Aynsley Pears claimed a 14th-minute curler from Joe Lolley, but the interval arrived without the Boro goalkeeper having been seriously tested. Indeed, his best moment of the first half came when he did nothing, with his decision to stay on his feet as Grabban went round him proving justified when the former Sunderland striker was forced so wide he was unable to get a shot away. Had Pears dived in, he might well have conceded a penalty.

Boro’s 21-year-old shot-stopper had to do something at the start of the second half, and he was up to task, getting down well to parry Sammy Amoebi’s shot after the former Boro loanee controlled a long ball adeptly before firing in a shot from the left-hand side of the box.

Boro still threatened sporadically on the break throughout the second half, with the returning McNair straining to get further up the field. The Northern Irishman displayed a lovely piece of skill to beat Robinson in the early stages of the second period, and after cutting infield from the right, he drilled in a fierce shot that Samba did well to beat away at his near post.

Boro came within inches of falling behind moments later when they struggled to clear a corner, with Yates seizing on a loose ball close to the edge of the area and hammering in a half-volley that cannoned into the turf before thudding against the crossbar with Pears beaten.

That was a good effort from Yates, but the midfielder was to produce an even better one five minutes later. Cash swung over an inviting cross from the right, and Yates eased himself ahead of Howson before powering home a header from ten yards. It was a fine finish, but given the quality of their defending to that point, it was a disappointingly simple goal for Boro to give away.

Having conceded so sloppily, it would have been easy for the visitors to have slipped tamely out of the game. To their credit, however, they regrouped and battled their way back into the game.

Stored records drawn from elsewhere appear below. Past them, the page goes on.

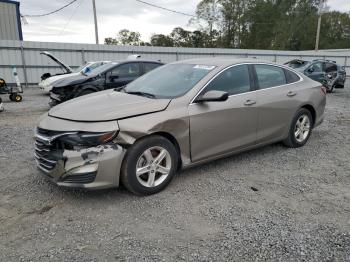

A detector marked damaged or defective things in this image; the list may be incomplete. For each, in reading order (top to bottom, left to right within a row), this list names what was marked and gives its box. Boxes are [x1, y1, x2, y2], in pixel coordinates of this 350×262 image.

damaged front end [33, 126, 126, 188]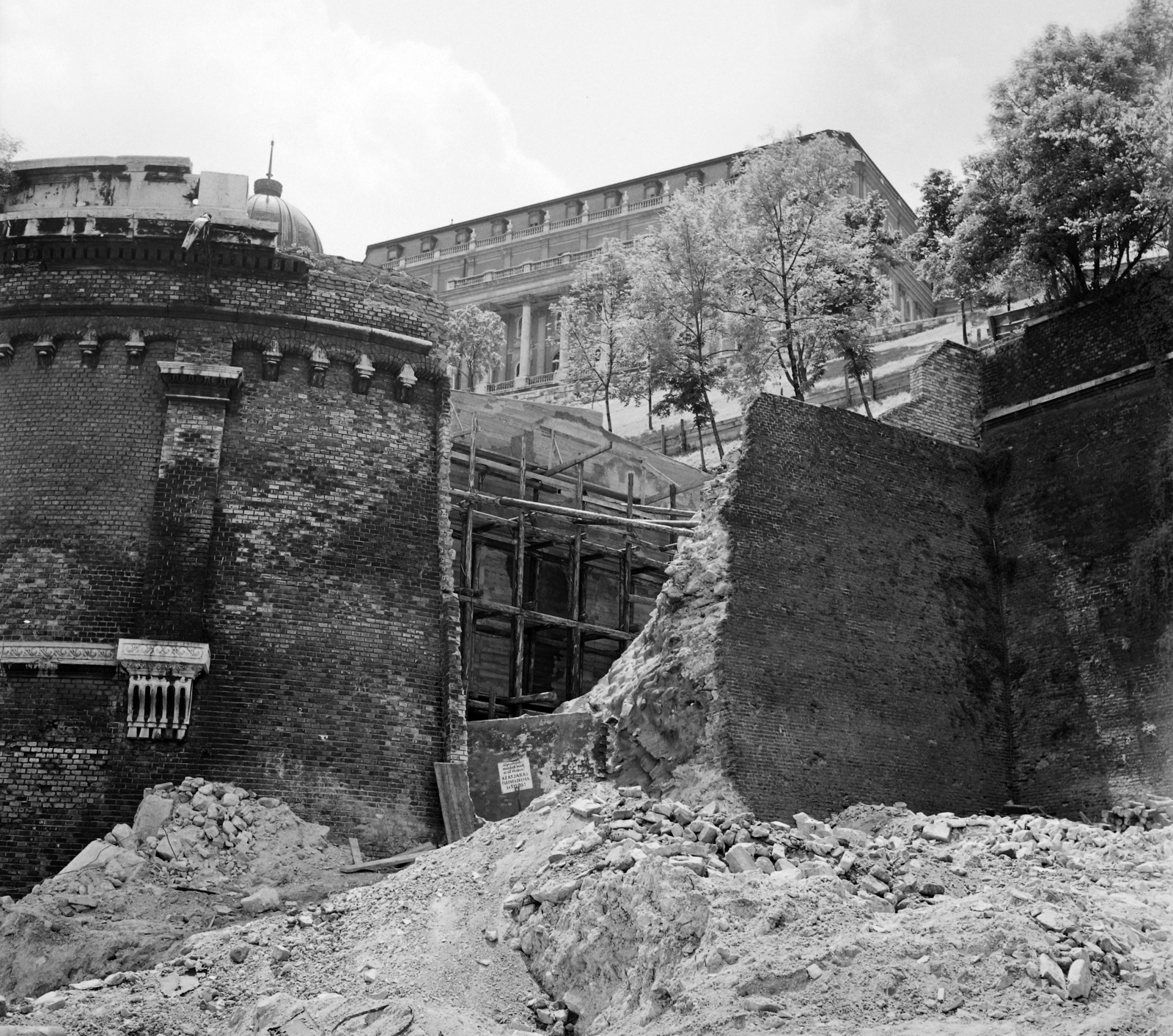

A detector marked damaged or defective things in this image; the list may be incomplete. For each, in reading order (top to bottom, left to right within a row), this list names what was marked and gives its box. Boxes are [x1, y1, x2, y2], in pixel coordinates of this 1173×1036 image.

damaged brick wall [724, 396, 1009, 821]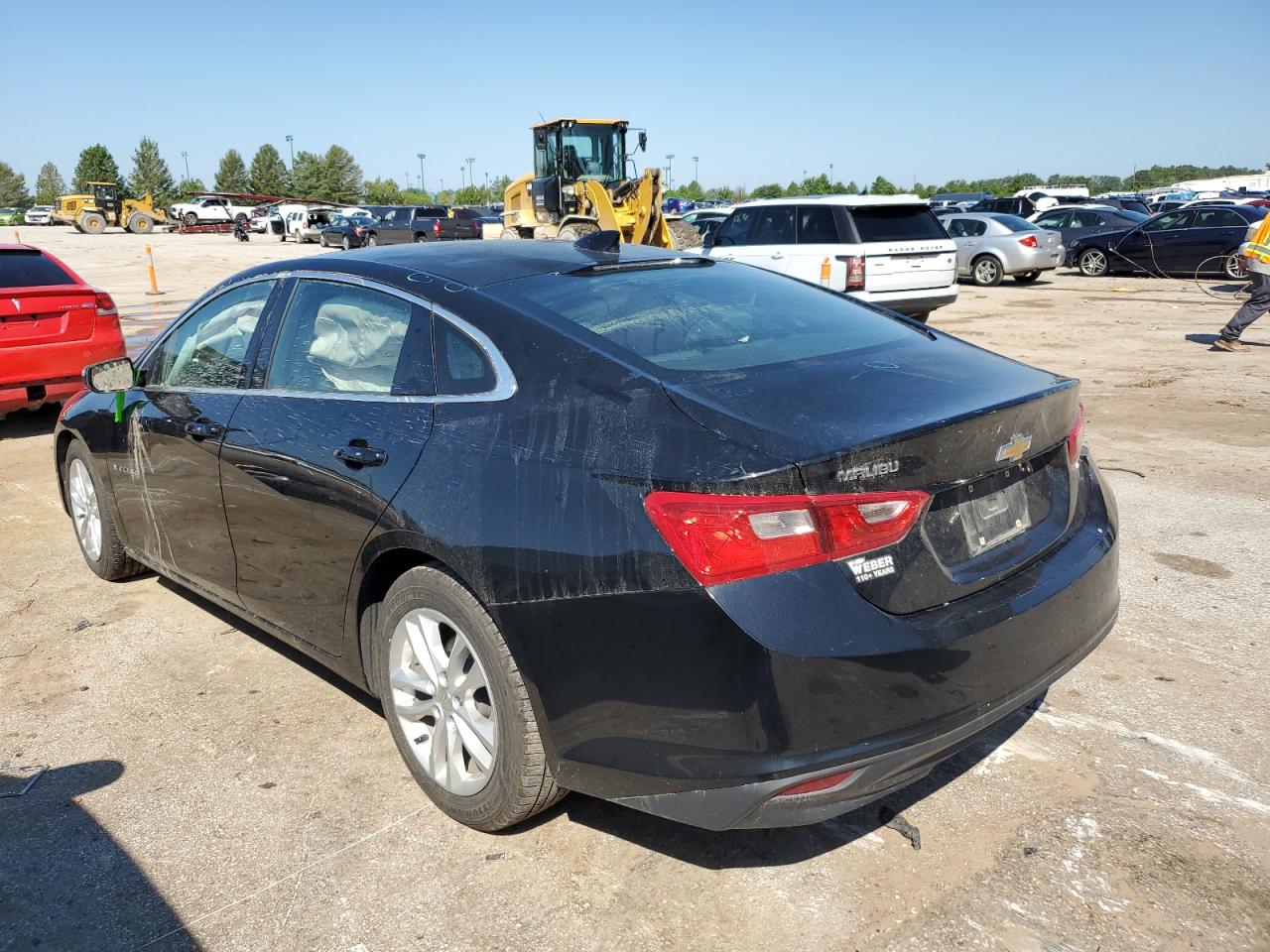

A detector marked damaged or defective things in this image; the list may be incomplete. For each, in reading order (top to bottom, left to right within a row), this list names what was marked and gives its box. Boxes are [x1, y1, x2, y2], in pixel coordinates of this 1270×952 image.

dark damaged sedan [55, 239, 1117, 832]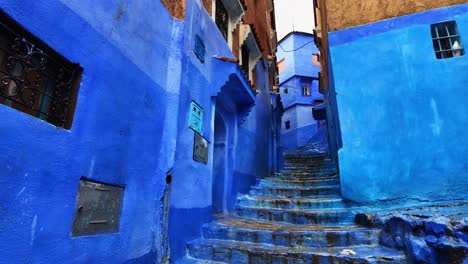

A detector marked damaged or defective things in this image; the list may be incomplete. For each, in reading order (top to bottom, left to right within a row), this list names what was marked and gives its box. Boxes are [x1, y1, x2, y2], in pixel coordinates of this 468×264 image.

paint peeling wall [326, 0, 468, 31]
paint peeling wall [330, 4, 468, 204]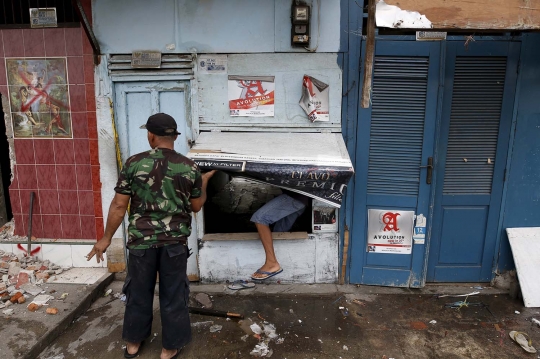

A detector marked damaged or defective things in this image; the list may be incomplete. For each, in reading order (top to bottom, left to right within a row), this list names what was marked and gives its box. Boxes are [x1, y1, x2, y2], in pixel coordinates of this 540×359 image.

rusty metal bracket [70, 0, 101, 65]
torn poster [228, 75, 274, 117]
torn poster [300, 74, 330, 122]
torn poster [368, 210, 414, 255]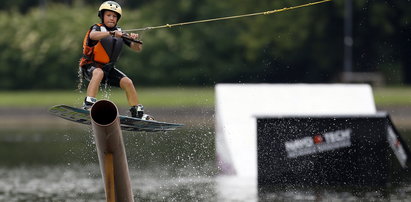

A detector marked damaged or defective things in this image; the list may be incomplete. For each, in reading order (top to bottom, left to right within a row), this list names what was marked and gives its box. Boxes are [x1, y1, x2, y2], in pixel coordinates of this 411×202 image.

rusty metal pipe [91, 100, 134, 202]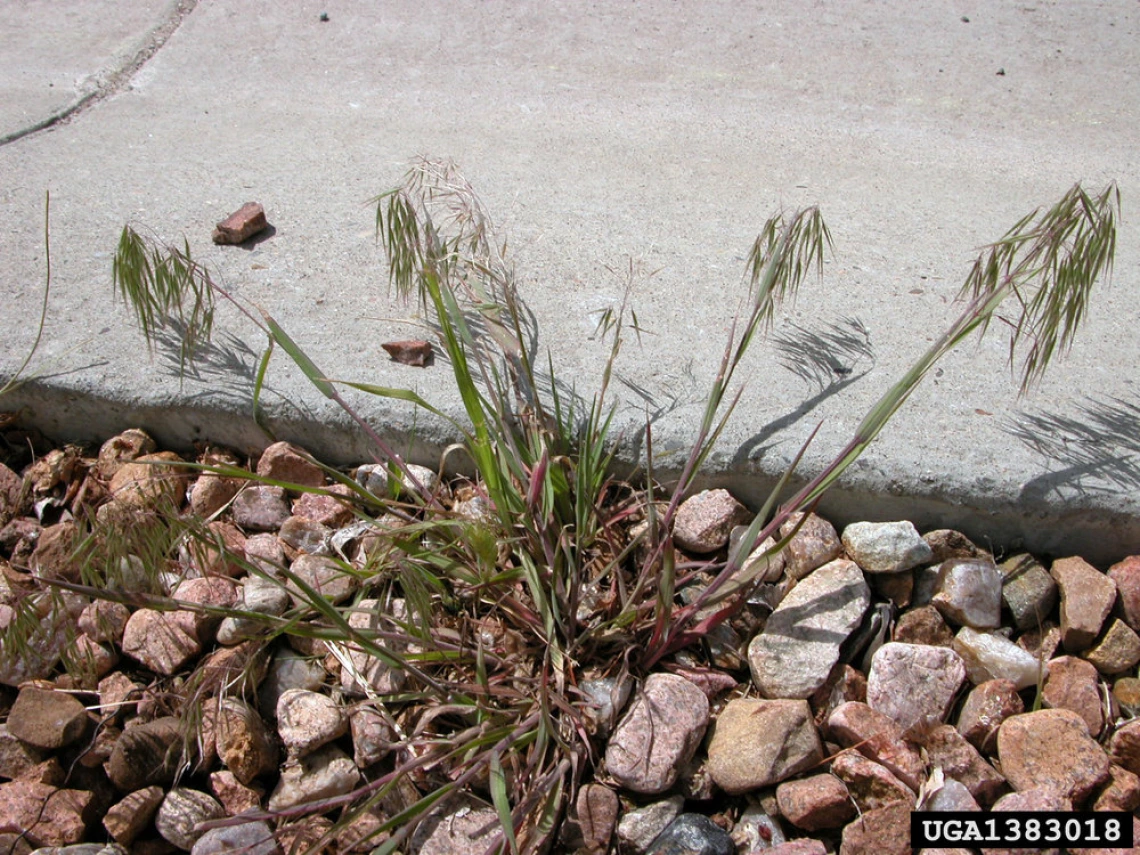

McNair found himself in a decent position after breaking upfield, but while Tavernier’s blocked shot deflected invitingly into his path, he sliced a clumsy shot well wide.

The visitors were probing effectively though, and they got their reward with nine minutes left. McNair’s through ball released Johnson onto the wrong side of Robinson, and as he panicked to try to regain his position, the Forest full-back brought down the Boro substitute. McNair stepped up, and slotted home his third goal of the season from the penalty spot.